Work to do: Rewrite all of the data below, replacing "shooting position" with "vantage point" and leaving everything else the same.

****

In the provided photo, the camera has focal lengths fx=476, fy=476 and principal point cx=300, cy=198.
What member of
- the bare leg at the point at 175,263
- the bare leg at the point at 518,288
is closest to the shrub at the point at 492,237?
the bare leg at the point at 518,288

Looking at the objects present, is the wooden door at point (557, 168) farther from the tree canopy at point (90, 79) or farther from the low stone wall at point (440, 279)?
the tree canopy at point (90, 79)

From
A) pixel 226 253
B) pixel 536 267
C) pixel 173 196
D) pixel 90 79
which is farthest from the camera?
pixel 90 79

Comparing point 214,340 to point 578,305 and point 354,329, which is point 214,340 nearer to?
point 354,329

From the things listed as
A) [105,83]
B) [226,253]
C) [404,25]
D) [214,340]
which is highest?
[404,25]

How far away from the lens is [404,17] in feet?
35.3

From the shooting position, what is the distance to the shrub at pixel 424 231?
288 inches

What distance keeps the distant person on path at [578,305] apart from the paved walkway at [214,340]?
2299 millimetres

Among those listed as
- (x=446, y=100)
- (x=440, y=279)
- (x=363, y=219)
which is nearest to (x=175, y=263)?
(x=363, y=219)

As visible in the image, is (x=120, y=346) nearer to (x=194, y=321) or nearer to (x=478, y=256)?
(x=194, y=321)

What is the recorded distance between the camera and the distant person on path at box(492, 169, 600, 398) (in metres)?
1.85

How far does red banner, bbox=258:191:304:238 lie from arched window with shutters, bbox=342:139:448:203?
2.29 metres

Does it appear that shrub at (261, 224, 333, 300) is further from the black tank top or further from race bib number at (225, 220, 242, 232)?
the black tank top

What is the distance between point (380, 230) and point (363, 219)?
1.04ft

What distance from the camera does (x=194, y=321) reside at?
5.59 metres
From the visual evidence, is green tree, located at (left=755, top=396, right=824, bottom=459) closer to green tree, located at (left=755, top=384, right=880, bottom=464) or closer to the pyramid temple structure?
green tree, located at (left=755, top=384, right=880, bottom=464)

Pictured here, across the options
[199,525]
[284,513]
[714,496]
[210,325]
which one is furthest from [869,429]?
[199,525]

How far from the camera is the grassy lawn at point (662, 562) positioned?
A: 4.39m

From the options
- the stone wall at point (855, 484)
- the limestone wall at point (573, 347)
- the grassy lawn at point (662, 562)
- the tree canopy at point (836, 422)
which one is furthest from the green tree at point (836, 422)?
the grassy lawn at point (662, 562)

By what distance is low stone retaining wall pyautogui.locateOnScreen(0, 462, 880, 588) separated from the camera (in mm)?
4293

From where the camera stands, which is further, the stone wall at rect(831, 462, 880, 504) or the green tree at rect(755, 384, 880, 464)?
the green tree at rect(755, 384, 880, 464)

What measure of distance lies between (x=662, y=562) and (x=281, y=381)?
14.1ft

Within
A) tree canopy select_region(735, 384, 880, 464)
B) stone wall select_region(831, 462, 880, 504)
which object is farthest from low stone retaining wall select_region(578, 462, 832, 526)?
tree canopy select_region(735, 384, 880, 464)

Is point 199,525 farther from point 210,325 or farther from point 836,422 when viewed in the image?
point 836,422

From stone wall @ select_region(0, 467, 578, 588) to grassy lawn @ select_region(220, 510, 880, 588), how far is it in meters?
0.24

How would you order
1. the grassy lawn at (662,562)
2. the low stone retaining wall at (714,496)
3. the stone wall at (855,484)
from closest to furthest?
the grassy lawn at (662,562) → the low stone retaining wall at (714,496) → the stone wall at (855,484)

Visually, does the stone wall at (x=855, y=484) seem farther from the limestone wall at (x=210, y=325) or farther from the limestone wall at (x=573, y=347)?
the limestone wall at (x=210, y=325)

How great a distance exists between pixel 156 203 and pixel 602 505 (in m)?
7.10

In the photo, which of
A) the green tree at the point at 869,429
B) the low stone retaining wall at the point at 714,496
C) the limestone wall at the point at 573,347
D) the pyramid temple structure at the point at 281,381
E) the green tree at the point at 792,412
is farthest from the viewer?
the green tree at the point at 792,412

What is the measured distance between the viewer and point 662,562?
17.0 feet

****

Problem solution:
In the provided photo, the camera has focal lengths fx=476, fy=476 and principal point cx=300, cy=198.
What member of
- the bare leg at the point at 175,263
- the bare leg at the point at 518,288
is closest to the shrub at the point at 492,237?
the bare leg at the point at 518,288

Looking at the objects present, is the wooden door at point (557, 168) farther from the tree canopy at point (90, 79) or farther from the low stone wall at point (440, 279)?
the tree canopy at point (90, 79)

From
A) pixel 226 253
B) pixel 536 267
C) pixel 173 196
D) pixel 90 79
which is farthest from the camera?
pixel 90 79

Comparing point 214,340 to point 578,305 and point 354,329, which is point 214,340 nearer to?
point 354,329

From the things listed as
A) [105,83]
B) [226,253]
C) [404,25]
D) [214,340]
which is highest?
[404,25]

How far away from the lens is [404,17] in feet?
35.3

From the vantage point, what is the distance to the shrub at pixel 424 231?
288 inches

What distance keeps the distant person on path at [578,305] apart from the paved walkway at [214,340]?
2299 millimetres

Among those listed as
- (x=446, y=100)
- (x=440, y=279)
- (x=363, y=219)
which is nearest to (x=175, y=263)?
(x=363, y=219)

As visible in the image, is (x=120, y=346) nearer to (x=194, y=321) or nearer to (x=478, y=256)?
(x=194, y=321)

What is the recorded distance between the camera and the distant person on path at box(492, 169, 600, 398) (in metres)?
1.85

How far does red banner, bbox=258:191:304:238 lie from arched window with shutters, bbox=342:139:448:203?
2.29 metres

Does it appear that shrub at (261, 224, 333, 300) is further from the black tank top or further from race bib number at (225, 220, 242, 232)?
the black tank top

What is the distance between point (380, 230) and point (363, 219)?
1.04ft

What distance from the camera does (x=194, y=321) reside at?
5.59 metres
From the visual evidence, is green tree, located at (left=755, top=396, right=824, bottom=459) closer to green tree, located at (left=755, top=384, right=880, bottom=464) or closer to the pyramid temple structure?
green tree, located at (left=755, top=384, right=880, bottom=464)

Pictured here, across the options
[199,525]
[284,513]
[714,496]
[210,325]
which one is furthest from [869,429]?
[199,525]

How far from the camera is the grassy lawn at point (662, 562) positioned?
A: 4.39m

From the options
- the stone wall at point (855, 484)
- the limestone wall at point (573, 347)
- the grassy lawn at point (662, 562)
- the tree canopy at point (836, 422)
which one is furthest from the green tree at point (836, 422)?
the grassy lawn at point (662, 562)

By what distance is low stone retaining wall pyautogui.locateOnScreen(0, 462, 880, 588) separated from the camera (in mm)?
4293

From where the camera stands, which is further, the stone wall at rect(831, 462, 880, 504) or the green tree at rect(755, 384, 880, 464)?
the green tree at rect(755, 384, 880, 464)

What measure of distance lies between (x=662, y=562) and (x=281, y=381)?
14.1ft

Within
A) tree canopy select_region(735, 384, 880, 464)
B) stone wall select_region(831, 462, 880, 504)
which object is farthest from low stone retaining wall select_region(578, 462, 832, 526)?
tree canopy select_region(735, 384, 880, 464)

Is point 199,525 farther from point 210,325 or farther from point 836,422 when viewed in the image?
point 836,422

From stone wall @ select_region(0, 467, 578, 588) to grassy lawn @ select_region(220, 510, 880, 588), how far is it in meters?
0.24

How would you order
1. the grassy lawn at (662,562)
2. the low stone retaining wall at (714,496)
3. the stone wall at (855,484)
from closest to furthest?
the grassy lawn at (662,562) → the low stone retaining wall at (714,496) → the stone wall at (855,484)

Visually, does the stone wall at (x=855, y=484) seem farther from the limestone wall at (x=210, y=325) or farther from the limestone wall at (x=573, y=347)?
the limestone wall at (x=210, y=325)

How great a distance exists between pixel 156 203 and pixel 602 505 (in m)?
7.10

In the photo, which of
A) the green tree at the point at 869,429
B) the low stone retaining wall at the point at 714,496
C) the limestone wall at the point at 573,347
D) the pyramid temple structure at the point at 281,381
E) the green tree at the point at 792,412
is farthest from the viewer?
the green tree at the point at 792,412

What is the measured distance between the viewer and point 662,562?
17.0 feet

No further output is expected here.